Starting Tuesday, Firefox can use H.264 for online video chats that use the WebRTC standard, Mozilla Chief Technology Officer Andreas Gal said in a blog post. It can't yet use it for video embedded into Web pages, however.

The move should help people use apps on the Web that require video, and thus improve the capability of the Web overall compared to native apps for PCs and mobile devices. But it's also a bitter pill for Mozilla, which seeks to foster an open Web free of the kind of constraints such as H.264 royalty payments.

"Mozilla has always been an advocate for an open Web without proprietary controls and technologies. Unfortunately, no royalty-free codec has managed to get enough adoption to become a serious competitor to H.264," Gal said in the blog post.

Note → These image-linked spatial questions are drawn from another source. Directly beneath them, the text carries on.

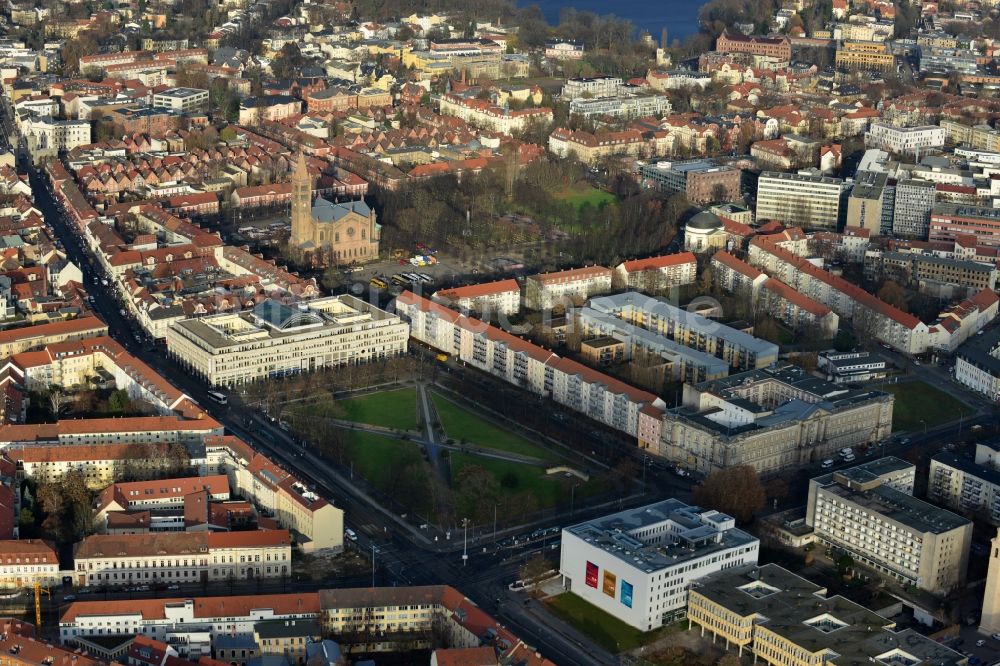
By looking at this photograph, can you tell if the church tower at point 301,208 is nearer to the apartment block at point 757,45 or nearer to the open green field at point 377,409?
the open green field at point 377,409

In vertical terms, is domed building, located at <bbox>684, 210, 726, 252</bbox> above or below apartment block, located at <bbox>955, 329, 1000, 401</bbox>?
above

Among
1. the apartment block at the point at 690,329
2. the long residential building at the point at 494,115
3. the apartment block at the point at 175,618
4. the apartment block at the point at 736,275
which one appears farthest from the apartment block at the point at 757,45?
the apartment block at the point at 175,618

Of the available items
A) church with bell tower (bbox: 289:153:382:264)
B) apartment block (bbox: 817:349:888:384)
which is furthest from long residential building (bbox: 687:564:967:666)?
church with bell tower (bbox: 289:153:382:264)

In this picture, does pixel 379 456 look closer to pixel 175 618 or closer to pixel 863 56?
pixel 175 618

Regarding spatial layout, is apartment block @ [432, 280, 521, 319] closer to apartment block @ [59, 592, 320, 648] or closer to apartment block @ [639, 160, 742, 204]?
apartment block @ [639, 160, 742, 204]

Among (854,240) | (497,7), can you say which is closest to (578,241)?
(854,240)
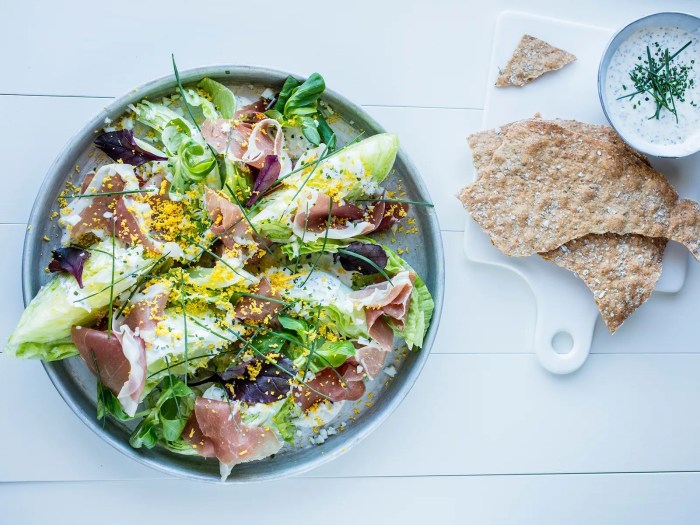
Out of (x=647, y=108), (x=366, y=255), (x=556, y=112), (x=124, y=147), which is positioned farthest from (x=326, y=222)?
(x=647, y=108)

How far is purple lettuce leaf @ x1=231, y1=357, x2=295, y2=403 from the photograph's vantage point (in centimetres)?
159

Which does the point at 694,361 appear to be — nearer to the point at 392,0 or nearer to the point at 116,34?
the point at 392,0

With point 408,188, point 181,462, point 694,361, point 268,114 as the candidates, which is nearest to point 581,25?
point 408,188

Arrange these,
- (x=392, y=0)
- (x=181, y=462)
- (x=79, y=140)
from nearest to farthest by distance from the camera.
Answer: (x=79, y=140)
(x=181, y=462)
(x=392, y=0)

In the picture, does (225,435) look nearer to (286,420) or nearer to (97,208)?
(286,420)

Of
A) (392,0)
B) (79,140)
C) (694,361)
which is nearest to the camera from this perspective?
(79,140)

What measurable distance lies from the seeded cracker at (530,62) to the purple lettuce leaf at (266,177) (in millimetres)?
615

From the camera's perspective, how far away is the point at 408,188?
1.72 metres

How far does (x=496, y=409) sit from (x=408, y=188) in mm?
637

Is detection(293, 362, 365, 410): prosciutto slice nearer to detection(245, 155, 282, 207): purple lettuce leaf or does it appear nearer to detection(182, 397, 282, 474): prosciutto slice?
detection(182, 397, 282, 474): prosciutto slice

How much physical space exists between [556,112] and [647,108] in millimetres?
210

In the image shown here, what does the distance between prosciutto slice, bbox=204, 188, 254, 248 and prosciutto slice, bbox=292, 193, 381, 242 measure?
111 mm

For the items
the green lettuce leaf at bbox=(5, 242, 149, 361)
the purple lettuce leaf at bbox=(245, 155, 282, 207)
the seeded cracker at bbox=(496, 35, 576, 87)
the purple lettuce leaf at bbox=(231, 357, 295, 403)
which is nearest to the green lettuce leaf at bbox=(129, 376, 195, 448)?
the purple lettuce leaf at bbox=(231, 357, 295, 403)

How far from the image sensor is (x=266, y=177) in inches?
61.6
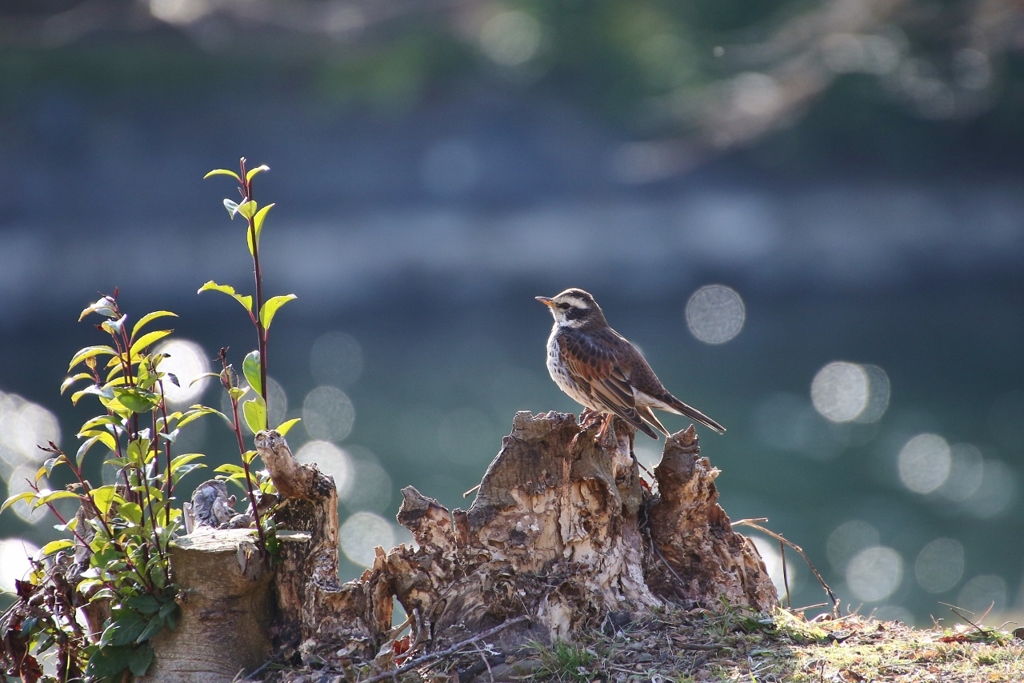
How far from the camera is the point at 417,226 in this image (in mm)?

H.264 is a codec -- short for encoder-decoder -- that governs how high-quality videos can be squeezed down to work with capacity-constrained network connections. To use it, companies must pay patent licensing royalties to a company called MPEG LA that distributes the payments to patent holders including Sony, Panasonic, Microsoft and the Fraunhofer Institute.

So how does open-source Firefox include software that's incompatible with its open-source license? By downloading the OpenH264 codec provided by Cisco, which pays licensing fees. Mozilla had backed Google's VP8 video codec, a royalty-free alternative to H.264.

"Mozilla continues to support the VP8 video format, but we feel that VP8 has failed to gain sufficient adoption to replace H.264," Gal said. Google's YouTube and Chrome use VP8's successor, VP9, and the company is working on VP10. But the video industry -- including mobile apps, cameras, smartphone processors, Blu-ray discs -- largely prefers H.264 and its sequel, HEVC/H.265.

Cisco, which has a big videoconferencing business, has been a big fan of WebRTC video chat. It strongly resisted Google's efforts to have VP8 specified as a required codec for the WebRTC standard, though. With the OpenH264 project and attendant royalty payments, Cisco gets a way to bring patent-hostile projects like Mozilla into the H.264 fold.

"For the time being we think that OpenH264 is a significant victory for the open Web because it allows any Internet-connected application to use the most popular video format," Gal said. "And while OpenH264 is not truly open, at least it is the most open widely used video codec."

Mozilla will evaluate OpenH264 support for embedded Web video "once support has been added," Gal said.